A primeira coisa a fazer com Luta de Classes, o novo filme de Spike Lee, talvez seja refletir sobre esse seu título em português. Para começar, ele nada tem a ver com o título original (Highest 2 Lowest) e muito menos com o famoso conceito marxista que seria o “motor da História”. Tanto o filme de Kurosawa quanto o de Spike Lee têm origem comum – o romance do norte-americano Ed McBain, King’s Ransom (1959).
Lee faz uma versão imaginada, ou reinventada como ele diz, de um dos clássicos de Akira Kurosawa, um primor de obra em preto-e-branco que aqui levou o título de Céu e Inferno (1963) e, nos Estados Unidos, de High and Low. Sim, no centro da história temos algo que sugere a questão da diferença entre classes sociais.
Na contramão da sobriedade de Kurosawa, Lee joga muita cor e som em sua leitura da obra de McBain. O filme começa com um passeio aéreo sobre uma Manhattan de sonho, ao som da canção Oh, What a Beautiful Mornin’, que vai dar na magnífica cobertura de um rei do pop, convenientemente chamado David King, e vivido por Denzel Washington. É o quinto filme de Denzel com Spike – os mais notáveis, a meu ver, são Malcolm X e Mais e Melhores Blues.
Em sua cobertura, saudando a manhã e desfrutando da vista que dela se descortina, King discute negócios. Talvez vender sua parte na gravadora que domina para se dedicar ao que sempre gostou e soube fazer – descobrir novos e lucrativos talentos para o pop. Ele é considerado o “ouvido de ouro” do mercado, abrindo caminho e lucrando muito com iniciantes de futuro brilhante.

########

PEDIDO 1 — Liste todas as linhas dos registros que contêm a palavra "there", levando em conta maiúsculas e minúsculas.
PEDIDO 2 — Por favor, retome a crítica sobre o filme Luta de Classes a partir do ponto em que ela para.

########

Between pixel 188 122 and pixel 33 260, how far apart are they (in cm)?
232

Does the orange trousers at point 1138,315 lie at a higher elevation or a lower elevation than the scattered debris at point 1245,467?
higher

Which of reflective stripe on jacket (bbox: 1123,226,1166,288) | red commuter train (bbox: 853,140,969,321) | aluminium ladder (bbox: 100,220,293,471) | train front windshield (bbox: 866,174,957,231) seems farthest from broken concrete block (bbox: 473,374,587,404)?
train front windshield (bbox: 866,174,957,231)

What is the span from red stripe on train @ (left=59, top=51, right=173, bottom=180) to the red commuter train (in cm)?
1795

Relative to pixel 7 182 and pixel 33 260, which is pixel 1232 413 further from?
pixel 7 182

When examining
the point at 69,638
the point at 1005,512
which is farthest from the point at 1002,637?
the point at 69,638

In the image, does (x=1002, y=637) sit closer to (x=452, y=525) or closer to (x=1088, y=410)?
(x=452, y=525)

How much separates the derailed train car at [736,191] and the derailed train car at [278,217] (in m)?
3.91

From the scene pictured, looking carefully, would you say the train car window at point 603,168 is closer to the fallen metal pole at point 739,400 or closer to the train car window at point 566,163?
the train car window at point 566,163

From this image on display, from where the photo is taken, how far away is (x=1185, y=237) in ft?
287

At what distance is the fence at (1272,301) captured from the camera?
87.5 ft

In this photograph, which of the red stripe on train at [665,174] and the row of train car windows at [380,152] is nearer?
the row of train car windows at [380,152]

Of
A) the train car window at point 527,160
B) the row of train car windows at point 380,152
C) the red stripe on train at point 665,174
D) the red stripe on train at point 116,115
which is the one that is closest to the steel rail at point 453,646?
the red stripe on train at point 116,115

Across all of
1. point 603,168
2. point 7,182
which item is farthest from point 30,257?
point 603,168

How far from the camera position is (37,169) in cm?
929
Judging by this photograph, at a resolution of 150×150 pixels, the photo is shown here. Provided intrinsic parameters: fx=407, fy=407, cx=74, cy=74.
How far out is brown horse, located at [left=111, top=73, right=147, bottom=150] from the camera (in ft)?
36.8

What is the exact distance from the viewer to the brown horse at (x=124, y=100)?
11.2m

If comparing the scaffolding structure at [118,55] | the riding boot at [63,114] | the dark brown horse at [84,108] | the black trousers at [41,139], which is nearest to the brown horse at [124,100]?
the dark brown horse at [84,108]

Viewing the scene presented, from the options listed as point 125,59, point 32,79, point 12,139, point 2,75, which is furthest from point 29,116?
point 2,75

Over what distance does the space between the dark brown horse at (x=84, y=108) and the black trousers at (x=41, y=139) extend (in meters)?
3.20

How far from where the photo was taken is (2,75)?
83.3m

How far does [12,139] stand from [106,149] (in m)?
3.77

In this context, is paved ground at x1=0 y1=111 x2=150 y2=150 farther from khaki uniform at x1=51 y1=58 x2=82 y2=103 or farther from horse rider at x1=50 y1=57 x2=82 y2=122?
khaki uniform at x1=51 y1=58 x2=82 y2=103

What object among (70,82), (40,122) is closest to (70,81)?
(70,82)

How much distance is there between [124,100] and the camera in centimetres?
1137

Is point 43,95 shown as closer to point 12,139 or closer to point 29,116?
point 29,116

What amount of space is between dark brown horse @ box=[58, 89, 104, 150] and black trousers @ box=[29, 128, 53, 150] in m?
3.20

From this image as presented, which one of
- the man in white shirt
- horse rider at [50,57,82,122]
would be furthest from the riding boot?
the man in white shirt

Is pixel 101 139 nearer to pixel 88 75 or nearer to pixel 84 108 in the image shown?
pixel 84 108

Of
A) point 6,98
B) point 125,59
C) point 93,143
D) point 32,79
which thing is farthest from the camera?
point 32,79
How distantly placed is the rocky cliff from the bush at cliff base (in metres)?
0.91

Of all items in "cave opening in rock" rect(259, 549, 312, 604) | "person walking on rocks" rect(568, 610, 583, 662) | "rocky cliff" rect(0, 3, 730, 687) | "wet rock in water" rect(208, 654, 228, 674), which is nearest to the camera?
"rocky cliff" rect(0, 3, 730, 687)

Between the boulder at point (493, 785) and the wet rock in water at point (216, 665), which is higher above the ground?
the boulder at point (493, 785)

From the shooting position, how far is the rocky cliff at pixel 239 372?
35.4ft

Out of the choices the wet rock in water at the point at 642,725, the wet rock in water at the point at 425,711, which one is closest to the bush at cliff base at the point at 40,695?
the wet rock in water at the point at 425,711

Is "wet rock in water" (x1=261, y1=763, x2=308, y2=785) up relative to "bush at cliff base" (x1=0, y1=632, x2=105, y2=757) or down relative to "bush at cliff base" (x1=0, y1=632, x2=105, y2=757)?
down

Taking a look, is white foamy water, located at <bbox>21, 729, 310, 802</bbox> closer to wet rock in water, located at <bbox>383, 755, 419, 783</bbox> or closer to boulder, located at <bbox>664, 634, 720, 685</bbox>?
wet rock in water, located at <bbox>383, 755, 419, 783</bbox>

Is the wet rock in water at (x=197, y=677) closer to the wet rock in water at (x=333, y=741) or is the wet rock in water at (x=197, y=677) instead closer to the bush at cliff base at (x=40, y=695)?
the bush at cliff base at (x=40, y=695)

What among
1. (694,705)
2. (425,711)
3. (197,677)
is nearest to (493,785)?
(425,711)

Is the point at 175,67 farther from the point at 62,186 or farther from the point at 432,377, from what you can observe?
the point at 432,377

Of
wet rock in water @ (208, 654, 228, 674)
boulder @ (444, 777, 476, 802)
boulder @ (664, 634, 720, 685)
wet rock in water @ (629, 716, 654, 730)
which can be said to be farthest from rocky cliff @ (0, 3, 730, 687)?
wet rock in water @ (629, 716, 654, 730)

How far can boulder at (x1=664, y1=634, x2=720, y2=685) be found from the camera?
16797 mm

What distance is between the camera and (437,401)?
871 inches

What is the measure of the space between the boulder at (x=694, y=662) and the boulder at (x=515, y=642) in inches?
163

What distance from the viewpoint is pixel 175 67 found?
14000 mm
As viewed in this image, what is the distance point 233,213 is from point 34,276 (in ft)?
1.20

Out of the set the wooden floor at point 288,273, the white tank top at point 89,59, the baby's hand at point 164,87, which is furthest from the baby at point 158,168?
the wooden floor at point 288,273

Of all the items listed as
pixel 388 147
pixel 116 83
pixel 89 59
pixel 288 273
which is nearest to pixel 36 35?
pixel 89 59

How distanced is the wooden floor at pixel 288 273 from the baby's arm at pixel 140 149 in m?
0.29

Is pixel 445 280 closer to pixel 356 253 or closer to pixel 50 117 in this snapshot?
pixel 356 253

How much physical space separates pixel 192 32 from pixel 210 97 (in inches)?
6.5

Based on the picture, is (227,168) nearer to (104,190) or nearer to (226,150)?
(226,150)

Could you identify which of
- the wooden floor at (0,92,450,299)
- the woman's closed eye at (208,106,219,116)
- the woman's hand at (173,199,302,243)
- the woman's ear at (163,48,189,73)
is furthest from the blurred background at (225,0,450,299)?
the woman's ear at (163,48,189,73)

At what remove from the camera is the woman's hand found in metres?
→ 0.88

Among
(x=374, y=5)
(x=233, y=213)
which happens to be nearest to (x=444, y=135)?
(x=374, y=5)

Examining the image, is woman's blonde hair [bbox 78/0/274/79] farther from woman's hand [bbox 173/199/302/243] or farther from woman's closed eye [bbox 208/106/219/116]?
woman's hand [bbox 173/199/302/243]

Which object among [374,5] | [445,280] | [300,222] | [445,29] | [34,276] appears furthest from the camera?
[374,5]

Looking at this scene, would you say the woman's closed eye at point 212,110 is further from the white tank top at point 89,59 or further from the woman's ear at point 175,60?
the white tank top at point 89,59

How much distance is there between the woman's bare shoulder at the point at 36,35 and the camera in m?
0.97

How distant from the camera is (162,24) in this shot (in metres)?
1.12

########

RESPOSTA ESCRITA 1 —
How much distance is there between [124,100] and the camera in centimetres?
How much distance is there between the woman's bare shoulder at the point at 36,35 and the camera in m?

RESPOSTA ESCRITA 2 —
O, digamos assim, prólogo do filme, dedica-se à apresentação de King e sua família. A bela e inteligente mulher, Pam (Ilfenesh Hadera), o filho amoroso e paparicado, Trey (Aubrey Joseph). A penthouse maravilhosa, a família ideal, o amigo, hoje seu motorista e colaborador fiel, Paul (Jeffrey Wright). Os filhos de ambos são melhores amigos e jogam basquete na mesma escola.
O motor da trama reside num equívoco, quando um dos rapazes é confundido com o outro por sequestradores. Um resgate milionário é exigido. O pai rico já tinha se conformado em pagar uma fortuna para resgatar o filho quando descobre que o sequestrado é, na verdade, Kyle (Elijah Wright), o filho do motorista. Vai pagar (e arruinar-se) para salvar o filho do outro? Estabelece-se um dilema moral. E dilemas morais costumam render boas histórias, desde que bem aprofundados. É o que acontece no filme de Kurosawa, mas menos no de Spike Lee.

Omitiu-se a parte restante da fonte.